We Don't Need More Programmers, We Need Better Tools - mschoebel
http://geekregator.com/2015-03-24-we_dont_need_more_programmers_we_need_better_tools.html

======
enkiv2
When people suggest teaching everyone in school to code, nobody (or at least
nobody sensible) is suggesting that some large number of those people actually
go into programming as a profession. Instead, it's because the basic critical
thinking and problem solving skills required to solve even simple programming
tasks can vastly benefit people in other walks of life.

Already, any real scientist will need to code in rudimentary ways as part of
their job. A linguist will need to be comfortable with unix text processing
tools and probably python. A physicist will know enough FORTRAN to write novel
simulations using the vast swaths of mediocre FORTRAN code written by
physicists before him. This level of working knowledge is the ideal; it's what
the mediocre programmers already flooding the field maxed out on, and it would
be just fine for them if they took advantage of it in a different field. A
person in any field can benefit from knowing how to code (as is demonstrated
by the wonderful generative art and generative writing produced by artists and
novelists who can code).

Mathematics is mandatory in school not because high school graduates are going
to go out and perform calculus daily while they make change for customers at
McDonalds, but because (at least in theory) if they can learn to solve word
problems they can learn to reason about things like state lotteries, ponzi
schemes, and other tricks hidden out in the real world that prey on people who
are unable to think clearly and deeply. Elementary programming experience
teaches that kind of thinking far better than word problems do.
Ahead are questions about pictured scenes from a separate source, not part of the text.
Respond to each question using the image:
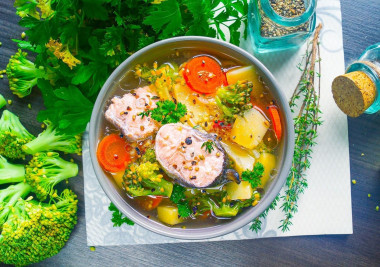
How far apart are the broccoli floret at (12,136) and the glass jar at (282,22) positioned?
4.76 ft

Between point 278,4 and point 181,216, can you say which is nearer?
point 181,216

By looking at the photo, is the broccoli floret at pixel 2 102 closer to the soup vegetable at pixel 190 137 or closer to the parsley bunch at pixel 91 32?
the parsley bunch at pixel 91 32

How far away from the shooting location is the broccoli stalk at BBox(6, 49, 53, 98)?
7.29 feet

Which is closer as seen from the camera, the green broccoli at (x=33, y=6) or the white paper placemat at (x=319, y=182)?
the green broccoli at (x=33, y=6)

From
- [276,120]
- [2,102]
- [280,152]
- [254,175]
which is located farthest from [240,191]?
[2,102]

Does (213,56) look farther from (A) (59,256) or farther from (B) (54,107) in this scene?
(A) (59,256)

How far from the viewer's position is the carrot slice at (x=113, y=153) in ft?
6.17

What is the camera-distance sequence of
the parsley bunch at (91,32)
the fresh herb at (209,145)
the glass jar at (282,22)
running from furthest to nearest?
the glass jar at (282,22), the parsley bunch at (91,32), the fresh herb at (209,145)

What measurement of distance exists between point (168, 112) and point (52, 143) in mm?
856

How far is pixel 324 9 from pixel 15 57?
1.81 m

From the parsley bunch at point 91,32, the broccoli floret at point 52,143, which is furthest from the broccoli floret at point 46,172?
the parsley bunch at point 91,32

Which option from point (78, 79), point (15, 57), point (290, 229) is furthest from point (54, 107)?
point (290, 229)

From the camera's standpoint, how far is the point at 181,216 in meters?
1.85

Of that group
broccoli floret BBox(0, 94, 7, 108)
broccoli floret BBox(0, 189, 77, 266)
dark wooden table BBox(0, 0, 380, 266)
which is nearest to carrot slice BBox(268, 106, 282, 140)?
dark wooden table BBox(0, 0, 380, 266)
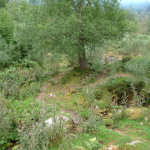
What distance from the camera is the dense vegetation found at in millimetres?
4402

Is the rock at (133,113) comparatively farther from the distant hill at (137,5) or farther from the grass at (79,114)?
the distant hill at (137,5)

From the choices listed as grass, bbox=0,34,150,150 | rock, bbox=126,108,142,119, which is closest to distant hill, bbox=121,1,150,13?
grass, bbox=0,34,150,150

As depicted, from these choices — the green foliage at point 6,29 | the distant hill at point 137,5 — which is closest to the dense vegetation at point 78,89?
the green foliage at point 6,29

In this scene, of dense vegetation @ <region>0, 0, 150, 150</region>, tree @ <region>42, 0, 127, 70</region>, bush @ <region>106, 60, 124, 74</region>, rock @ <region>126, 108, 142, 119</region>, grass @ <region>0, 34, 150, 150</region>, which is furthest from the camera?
bush @ <region>106, 60, 124, 74</region>

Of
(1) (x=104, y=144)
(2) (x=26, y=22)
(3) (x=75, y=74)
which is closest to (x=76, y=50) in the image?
(3) (x=75, y=74)

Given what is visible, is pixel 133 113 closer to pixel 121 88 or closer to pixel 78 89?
pixel 121 88

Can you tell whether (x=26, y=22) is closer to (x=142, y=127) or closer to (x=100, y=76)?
(x=100, y=76)

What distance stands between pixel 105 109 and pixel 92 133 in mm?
2079

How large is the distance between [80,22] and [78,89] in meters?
3.15

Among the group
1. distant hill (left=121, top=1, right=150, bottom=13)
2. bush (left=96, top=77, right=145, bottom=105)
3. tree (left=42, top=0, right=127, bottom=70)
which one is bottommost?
bush (left=96, top=77, right=145, bottom=105)

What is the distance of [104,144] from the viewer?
4062 mm

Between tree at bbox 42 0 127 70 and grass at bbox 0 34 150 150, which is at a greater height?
tree at bbox 42 0 127 70

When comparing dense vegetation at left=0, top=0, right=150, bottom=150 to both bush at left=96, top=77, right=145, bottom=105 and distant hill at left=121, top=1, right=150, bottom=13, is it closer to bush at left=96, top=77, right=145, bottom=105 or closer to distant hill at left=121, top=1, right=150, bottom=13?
bush at left=96, top=77, right=145, bottom=105

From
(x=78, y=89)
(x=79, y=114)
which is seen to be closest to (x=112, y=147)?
(x=79, y=114)
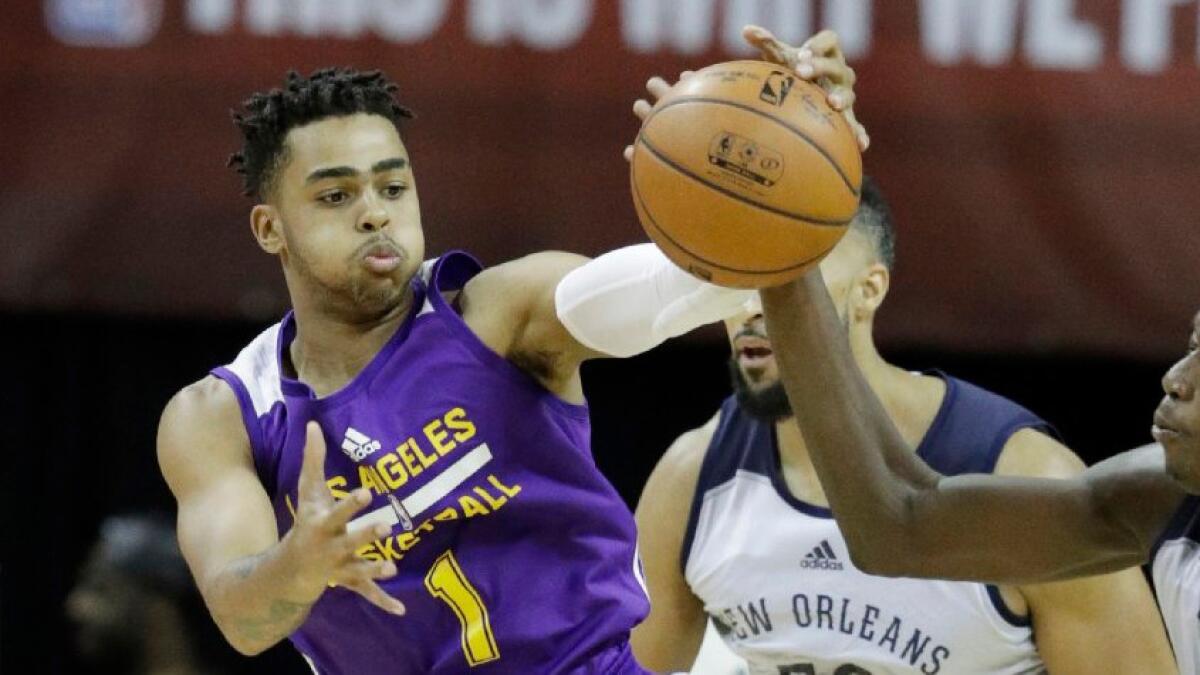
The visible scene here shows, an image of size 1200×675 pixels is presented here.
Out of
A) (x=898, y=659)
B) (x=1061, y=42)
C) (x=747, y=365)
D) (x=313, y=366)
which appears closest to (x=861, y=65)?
(x=1061, y=42)

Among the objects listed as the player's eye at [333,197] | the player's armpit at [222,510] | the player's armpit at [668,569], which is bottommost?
the player's armpit at [668,569]

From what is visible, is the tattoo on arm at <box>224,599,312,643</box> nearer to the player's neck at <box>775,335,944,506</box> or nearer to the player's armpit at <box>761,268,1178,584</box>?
the player's armpit at <box>761,268,1178,584</box>

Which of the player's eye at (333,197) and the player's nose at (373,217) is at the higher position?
the player's eye at (333,197)

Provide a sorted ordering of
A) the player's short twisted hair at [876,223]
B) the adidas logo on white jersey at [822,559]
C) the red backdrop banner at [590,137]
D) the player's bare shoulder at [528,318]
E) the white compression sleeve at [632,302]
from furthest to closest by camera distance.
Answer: the red backdrop banner at [590,137], the player's short twisted hair at [876,223], the adidas logo on white jersey at [822,559], the player's bare shoulder at [528,318], the white compression sleeve at [632,302]

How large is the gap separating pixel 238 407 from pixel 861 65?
274cm

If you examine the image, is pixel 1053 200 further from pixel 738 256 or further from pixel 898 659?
pixel 738 256

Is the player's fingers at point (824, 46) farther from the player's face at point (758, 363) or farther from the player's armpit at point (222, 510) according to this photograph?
the player's face at point (758, 363)

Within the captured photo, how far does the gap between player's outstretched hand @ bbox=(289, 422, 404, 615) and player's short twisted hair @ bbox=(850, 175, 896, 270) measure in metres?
2.20

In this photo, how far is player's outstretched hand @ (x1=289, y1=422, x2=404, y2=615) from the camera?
11.3 feet

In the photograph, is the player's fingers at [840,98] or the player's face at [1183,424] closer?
the player's face at [1183,424]

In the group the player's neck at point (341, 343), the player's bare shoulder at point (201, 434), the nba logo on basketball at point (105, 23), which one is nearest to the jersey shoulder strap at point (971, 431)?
the player's neck at point (341, 343)

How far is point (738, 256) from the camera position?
3541 mm

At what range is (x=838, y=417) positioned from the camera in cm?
358

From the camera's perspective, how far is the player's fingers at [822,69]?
3.65 m
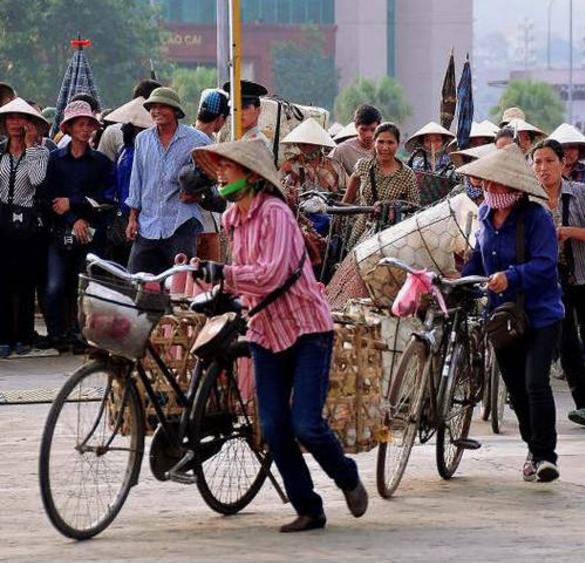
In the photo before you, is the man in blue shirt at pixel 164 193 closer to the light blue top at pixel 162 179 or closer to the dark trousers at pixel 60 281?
the light blue top at pixel 162 179

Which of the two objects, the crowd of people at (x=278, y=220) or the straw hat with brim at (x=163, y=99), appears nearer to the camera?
the crowd of people at (x=278, y=220)

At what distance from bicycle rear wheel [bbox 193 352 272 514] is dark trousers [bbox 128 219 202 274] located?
176 inches

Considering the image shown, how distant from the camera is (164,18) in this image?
489 ft

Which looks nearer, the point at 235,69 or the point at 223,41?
the point at 235,69

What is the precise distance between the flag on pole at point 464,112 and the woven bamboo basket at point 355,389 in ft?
30.7

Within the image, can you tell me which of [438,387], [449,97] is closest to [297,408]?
[438,387]

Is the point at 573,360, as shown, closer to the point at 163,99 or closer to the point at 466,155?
the point at 163,99

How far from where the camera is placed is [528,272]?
426 inches

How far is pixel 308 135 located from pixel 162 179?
327 cm

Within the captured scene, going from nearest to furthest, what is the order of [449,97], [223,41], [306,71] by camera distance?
[223,41] < [449,97] < [306,71]

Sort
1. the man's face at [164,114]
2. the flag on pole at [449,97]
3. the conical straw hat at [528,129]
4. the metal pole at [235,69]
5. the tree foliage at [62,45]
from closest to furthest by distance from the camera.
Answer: the metal pole at [235,69] < the man's face at [164,114] < the conical straw hat at [528,129] < the flag on pole at [449,97] < the tree foliage at [62,45]

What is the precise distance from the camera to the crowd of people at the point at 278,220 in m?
9.41

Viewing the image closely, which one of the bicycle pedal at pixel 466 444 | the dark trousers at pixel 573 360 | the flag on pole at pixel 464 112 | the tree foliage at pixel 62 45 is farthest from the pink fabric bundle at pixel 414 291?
the tree foliage at pixel 62 45

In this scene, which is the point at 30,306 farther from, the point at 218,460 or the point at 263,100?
the point at 218,460
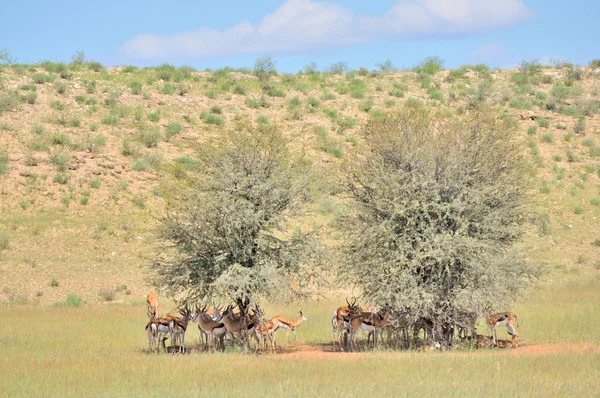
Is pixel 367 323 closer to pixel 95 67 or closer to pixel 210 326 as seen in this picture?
pixel 210 326

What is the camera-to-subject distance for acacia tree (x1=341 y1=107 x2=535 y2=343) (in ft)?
75.2

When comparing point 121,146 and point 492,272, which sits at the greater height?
point 121,146

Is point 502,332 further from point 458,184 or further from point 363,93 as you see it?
point 363,93

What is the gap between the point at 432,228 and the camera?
76.0 feet

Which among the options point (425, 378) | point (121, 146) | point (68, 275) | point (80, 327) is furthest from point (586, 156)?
point (425, 378)

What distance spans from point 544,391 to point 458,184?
28.0 ft

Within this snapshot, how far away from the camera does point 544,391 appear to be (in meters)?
15.9

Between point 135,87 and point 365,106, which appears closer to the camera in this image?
point 135,87

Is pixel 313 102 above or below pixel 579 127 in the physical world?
above

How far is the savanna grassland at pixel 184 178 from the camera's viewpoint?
1791 cm

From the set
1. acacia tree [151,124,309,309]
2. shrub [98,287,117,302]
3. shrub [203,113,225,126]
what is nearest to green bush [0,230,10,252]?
shrub [98,287,117,302]

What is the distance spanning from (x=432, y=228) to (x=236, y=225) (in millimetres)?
5301

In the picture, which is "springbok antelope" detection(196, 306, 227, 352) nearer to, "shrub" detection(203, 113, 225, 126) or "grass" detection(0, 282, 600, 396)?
"grass" detection(0, 282, 600, 396)

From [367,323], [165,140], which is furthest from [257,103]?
[367,323]
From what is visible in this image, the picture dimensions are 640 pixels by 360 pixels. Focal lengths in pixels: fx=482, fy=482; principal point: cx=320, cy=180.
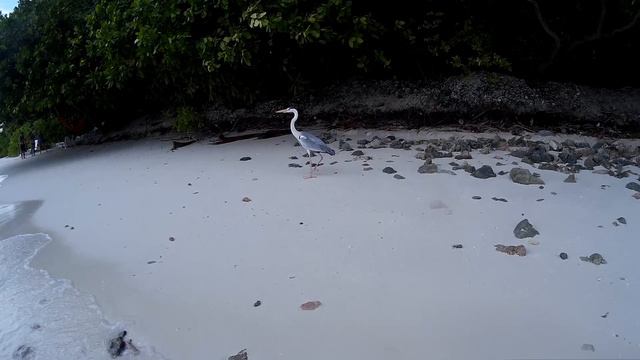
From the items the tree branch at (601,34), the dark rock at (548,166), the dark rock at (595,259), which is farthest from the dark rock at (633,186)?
the tree branch at (601,34)

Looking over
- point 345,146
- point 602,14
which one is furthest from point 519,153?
point 602,14

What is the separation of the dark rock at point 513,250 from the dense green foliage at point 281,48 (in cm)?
472

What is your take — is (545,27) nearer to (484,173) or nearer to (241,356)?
(484,173)

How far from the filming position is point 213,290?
341cm

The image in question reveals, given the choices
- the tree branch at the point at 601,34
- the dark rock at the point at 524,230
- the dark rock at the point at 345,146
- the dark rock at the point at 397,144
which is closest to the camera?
the dark rock at the point at 524,230

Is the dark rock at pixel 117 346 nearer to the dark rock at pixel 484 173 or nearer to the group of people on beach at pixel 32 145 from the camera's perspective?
the dark rock at pixel 484 173

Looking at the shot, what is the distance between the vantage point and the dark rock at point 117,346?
286cm

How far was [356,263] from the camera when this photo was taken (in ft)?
11.7

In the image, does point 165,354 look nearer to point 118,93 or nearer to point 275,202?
point 275,202

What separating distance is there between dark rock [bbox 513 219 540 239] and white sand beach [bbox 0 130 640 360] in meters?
0.04

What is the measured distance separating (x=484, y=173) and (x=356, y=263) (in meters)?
2.32

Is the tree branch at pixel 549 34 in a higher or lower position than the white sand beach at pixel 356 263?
higher

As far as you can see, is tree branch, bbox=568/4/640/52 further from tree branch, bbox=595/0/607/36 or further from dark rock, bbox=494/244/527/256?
dark rock, bbox=494/244/527/256

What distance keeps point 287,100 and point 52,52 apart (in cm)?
463
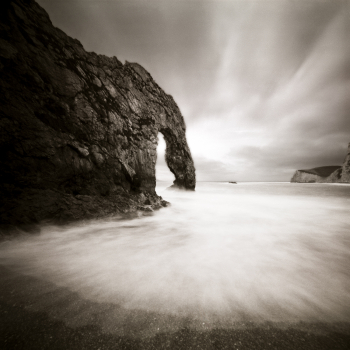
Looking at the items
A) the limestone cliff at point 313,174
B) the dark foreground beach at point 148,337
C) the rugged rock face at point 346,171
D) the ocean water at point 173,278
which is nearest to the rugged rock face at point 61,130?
the ocean water at point 173,278

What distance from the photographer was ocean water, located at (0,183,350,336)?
174 centimetres

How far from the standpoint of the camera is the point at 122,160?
726cm

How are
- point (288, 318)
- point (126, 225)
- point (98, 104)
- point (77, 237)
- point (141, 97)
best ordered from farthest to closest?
point (141, 97), point (98, 104), point (126, 225), point (77, 237), point (288, 318)

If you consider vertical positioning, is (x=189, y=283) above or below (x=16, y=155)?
below

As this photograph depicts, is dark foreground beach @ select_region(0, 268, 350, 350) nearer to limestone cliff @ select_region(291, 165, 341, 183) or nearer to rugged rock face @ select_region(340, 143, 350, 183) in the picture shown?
rugged rock face @ select_region(340, 143, 350, 183)

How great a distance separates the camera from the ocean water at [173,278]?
1.74 metres

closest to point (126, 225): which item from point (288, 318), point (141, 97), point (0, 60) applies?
point (288, 318)

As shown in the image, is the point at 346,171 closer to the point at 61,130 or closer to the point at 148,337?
the point at 148,337

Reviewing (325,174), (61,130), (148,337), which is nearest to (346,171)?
(325,174)

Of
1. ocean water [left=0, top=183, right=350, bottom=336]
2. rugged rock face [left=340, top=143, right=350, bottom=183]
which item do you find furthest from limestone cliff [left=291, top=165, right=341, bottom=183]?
ocean water [left=0, top=183, right=350, bottom=336]

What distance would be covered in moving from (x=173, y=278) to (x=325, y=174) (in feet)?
496

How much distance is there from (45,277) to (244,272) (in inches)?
135

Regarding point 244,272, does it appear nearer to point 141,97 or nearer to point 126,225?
point 126,225

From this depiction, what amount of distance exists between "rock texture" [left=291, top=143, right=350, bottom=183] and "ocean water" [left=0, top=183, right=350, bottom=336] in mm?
106163
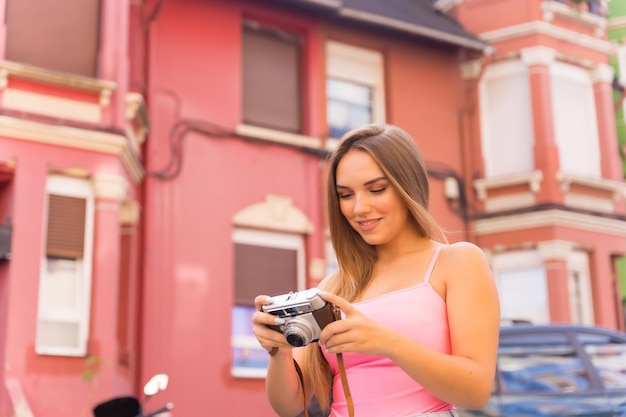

(There's one more utility for universal CS education, which is that it opens
up the possibility of high-paying CS jobs to people with natural talents who
are stuck in socioeconomic situations that prevent them from having adequate
exposure to computers. This is relatively wide-spread, even in the united
states -- poor black families without computers at home, living in areas where
computer access through schools and libraries is heavily limited. By producing
a system that expands exposure explicitly to those groups, because of scale,
you almost guarantee creating the circumstances that produce a handful of
really skilled people who would otherwise have never had the necessary early
exposure and would have spent the rest of their lives working in an industry
that didn't benefit from their genius.)